_WHAT TO DO_.
Repeat every line from the line containing "Which item out" to the end of the data, exactly. Leave the pictures out.

[Start GIVEN RECORDS]

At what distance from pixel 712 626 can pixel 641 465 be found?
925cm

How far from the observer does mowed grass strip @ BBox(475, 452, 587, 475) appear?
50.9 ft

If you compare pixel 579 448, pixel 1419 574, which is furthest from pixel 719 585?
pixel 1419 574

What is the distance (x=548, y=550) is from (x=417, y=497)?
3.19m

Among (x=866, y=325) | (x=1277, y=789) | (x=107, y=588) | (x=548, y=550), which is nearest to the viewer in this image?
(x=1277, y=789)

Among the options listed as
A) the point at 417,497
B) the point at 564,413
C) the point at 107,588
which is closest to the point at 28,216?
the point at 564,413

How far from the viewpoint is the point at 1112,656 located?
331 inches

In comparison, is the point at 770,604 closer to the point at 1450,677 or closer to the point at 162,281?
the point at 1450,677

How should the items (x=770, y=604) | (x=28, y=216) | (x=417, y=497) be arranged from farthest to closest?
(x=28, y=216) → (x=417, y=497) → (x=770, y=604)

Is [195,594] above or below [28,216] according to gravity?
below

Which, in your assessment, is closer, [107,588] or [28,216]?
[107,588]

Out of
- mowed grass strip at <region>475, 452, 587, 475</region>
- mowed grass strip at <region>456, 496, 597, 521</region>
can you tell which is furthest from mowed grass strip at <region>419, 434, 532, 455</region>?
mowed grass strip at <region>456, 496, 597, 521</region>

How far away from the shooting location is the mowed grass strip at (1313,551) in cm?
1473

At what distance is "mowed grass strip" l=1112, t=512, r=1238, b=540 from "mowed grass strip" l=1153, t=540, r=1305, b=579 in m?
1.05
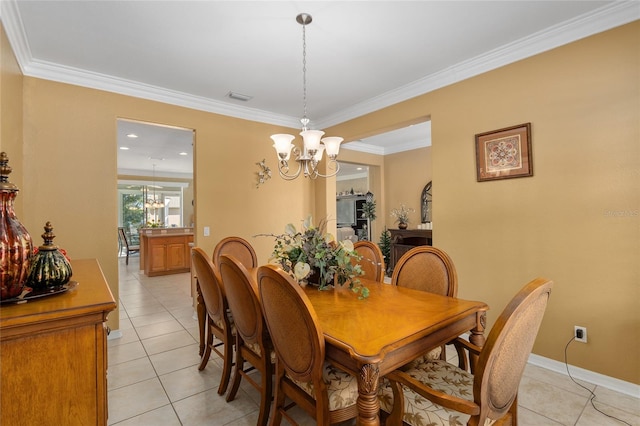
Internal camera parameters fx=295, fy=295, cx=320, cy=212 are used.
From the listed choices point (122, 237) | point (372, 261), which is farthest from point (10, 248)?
point (122, 237)

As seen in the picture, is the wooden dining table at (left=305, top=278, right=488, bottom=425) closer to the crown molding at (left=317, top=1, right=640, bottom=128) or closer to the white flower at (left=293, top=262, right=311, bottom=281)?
the white flower at (left=293, top=262, right=311, bottom=281)

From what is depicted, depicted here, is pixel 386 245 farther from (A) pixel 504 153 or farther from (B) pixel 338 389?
(B) pixel 338 389

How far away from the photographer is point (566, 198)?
7.72ft

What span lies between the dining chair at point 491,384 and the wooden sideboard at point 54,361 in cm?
112

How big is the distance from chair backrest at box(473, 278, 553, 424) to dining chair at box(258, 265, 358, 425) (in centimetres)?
59

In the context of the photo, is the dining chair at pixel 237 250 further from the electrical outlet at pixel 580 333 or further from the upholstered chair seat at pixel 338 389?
the electrical outlet at pixel 580 333

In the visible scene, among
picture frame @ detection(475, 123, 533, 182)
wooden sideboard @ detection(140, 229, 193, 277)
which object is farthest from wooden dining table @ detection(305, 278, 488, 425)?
wooden sideboard @ detection(140, 229, 193, 277)

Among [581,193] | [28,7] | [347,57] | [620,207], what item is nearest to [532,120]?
[581,193]

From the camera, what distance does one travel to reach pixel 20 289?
101 centimetres

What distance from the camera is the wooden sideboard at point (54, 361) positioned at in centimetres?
88

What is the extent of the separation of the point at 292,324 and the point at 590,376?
2.48 m

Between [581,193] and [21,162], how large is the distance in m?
4.79

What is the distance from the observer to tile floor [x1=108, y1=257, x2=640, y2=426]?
189cm

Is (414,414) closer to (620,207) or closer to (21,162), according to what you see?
(620,207)
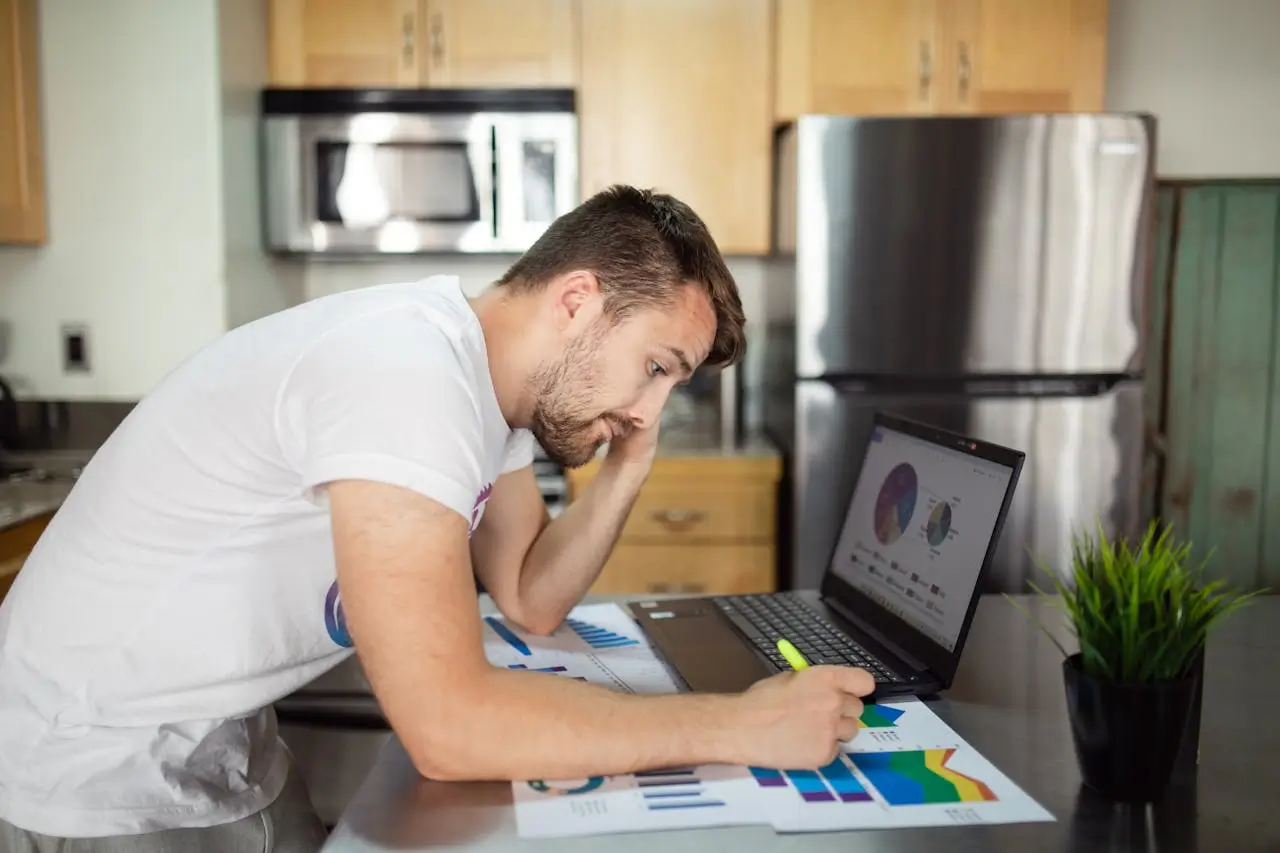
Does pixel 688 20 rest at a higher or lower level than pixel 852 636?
higher

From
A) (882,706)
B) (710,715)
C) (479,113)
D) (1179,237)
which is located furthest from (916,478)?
(1179,237)

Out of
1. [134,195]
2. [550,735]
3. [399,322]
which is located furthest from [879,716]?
[134,195]

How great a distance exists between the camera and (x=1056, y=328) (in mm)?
2809

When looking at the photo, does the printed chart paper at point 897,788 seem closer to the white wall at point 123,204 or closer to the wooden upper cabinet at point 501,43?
the white wall at point 123,204

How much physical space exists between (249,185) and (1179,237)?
2.68 meters

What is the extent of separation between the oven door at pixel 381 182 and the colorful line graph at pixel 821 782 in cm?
234

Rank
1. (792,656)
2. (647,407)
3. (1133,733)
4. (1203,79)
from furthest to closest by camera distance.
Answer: (1203,79)
(647,407)
(792,656)
(1133,733)

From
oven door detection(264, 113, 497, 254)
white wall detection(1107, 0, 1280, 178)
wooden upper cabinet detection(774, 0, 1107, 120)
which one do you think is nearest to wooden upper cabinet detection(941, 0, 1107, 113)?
wooden upper cabinet detection(774, 0, 1107, 120)

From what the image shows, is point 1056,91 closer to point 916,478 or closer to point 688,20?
point 688,20

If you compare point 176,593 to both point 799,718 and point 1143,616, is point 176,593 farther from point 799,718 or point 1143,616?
point 1143,616

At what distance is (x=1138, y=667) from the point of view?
876mm

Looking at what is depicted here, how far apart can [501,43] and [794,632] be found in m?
2.29

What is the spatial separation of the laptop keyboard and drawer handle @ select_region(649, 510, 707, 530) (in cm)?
148

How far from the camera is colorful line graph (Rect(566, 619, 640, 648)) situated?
50.2 inches
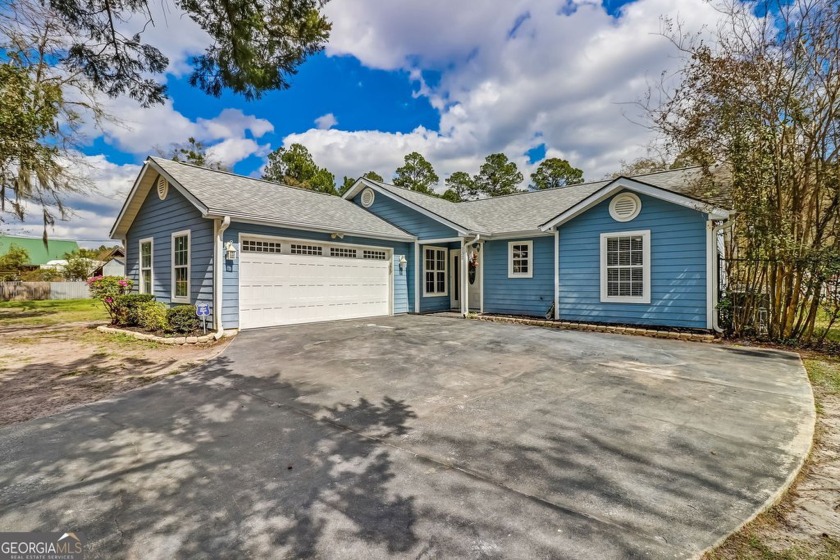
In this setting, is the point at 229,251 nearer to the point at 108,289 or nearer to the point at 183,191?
the point at 183,191

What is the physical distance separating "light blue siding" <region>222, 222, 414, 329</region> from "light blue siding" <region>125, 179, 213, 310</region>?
0.47m

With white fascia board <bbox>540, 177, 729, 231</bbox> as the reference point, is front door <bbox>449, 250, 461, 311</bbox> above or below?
below

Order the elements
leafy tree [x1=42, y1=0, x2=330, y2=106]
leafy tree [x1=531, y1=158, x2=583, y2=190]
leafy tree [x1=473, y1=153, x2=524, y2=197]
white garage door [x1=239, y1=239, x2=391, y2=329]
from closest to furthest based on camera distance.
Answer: leafy tree [x1=42, y1=0, x2=330, y2=106]
white garage door [x1=239, y1=239, x2=391, y2=329]
leafy tree [x1=531, y1=158, x2=583, y2=190]
leafy tree [x1=473, y1=153, x2=524, y2=197]

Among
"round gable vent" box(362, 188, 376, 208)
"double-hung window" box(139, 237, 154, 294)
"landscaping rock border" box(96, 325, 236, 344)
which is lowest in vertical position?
"landscaping rock border" box(96, 325, 236, 344)

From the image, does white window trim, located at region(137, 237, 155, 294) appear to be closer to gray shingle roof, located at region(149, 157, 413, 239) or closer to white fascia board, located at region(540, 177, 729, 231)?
gray shingle roof, located at region(149, 157, 413, 239)

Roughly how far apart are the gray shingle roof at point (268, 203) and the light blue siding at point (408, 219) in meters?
0.35

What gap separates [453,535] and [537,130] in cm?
1942

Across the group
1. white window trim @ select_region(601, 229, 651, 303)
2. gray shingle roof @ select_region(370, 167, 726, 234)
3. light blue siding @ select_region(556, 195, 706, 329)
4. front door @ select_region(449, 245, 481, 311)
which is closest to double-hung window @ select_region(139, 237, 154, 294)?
gray shingle roof @ select_region(370, 167, 726, 234)

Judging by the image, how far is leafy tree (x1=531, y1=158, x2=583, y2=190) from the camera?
32.6 meters

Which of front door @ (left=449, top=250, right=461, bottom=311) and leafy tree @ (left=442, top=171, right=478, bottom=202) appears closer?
front door @ (left=449, top=250, right=461, bottom=311)

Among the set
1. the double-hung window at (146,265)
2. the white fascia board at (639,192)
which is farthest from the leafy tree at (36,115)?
the white fascia board at (639,192)

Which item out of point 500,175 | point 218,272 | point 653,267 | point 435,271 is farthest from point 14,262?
point 653,267

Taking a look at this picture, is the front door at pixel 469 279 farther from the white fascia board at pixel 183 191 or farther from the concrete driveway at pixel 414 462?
the concrete driveway at pixel 414 462

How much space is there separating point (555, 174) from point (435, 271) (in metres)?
23.5
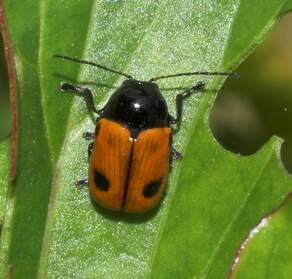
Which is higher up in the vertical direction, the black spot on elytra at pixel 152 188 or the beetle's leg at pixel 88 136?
the beetle's leg at pixel 88 136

[End GIVEN RECORDS]

_EXERCISE ANSWER_.
Which item out of point 500,175 | point 218,272 | point 653,267 | point 435,271 is farthest from point 14,262?
point 653,267

Taking a look at this picture, is the front door at pixel 469 279 farther from the white fascia board at pixel 183 191 or farther from the concrete driveway at pixel 414 462?
the concrete driveway at pixel 414 462

How much space is there separating point (555, 174) from point (435, 271) (in metres)?
23.5
Which is higher up in the vertical direction, the black spot on elytra at pixel 152 188 or the beetle's leg at pixel 88 136?
the beetle's leg at pixel 88 136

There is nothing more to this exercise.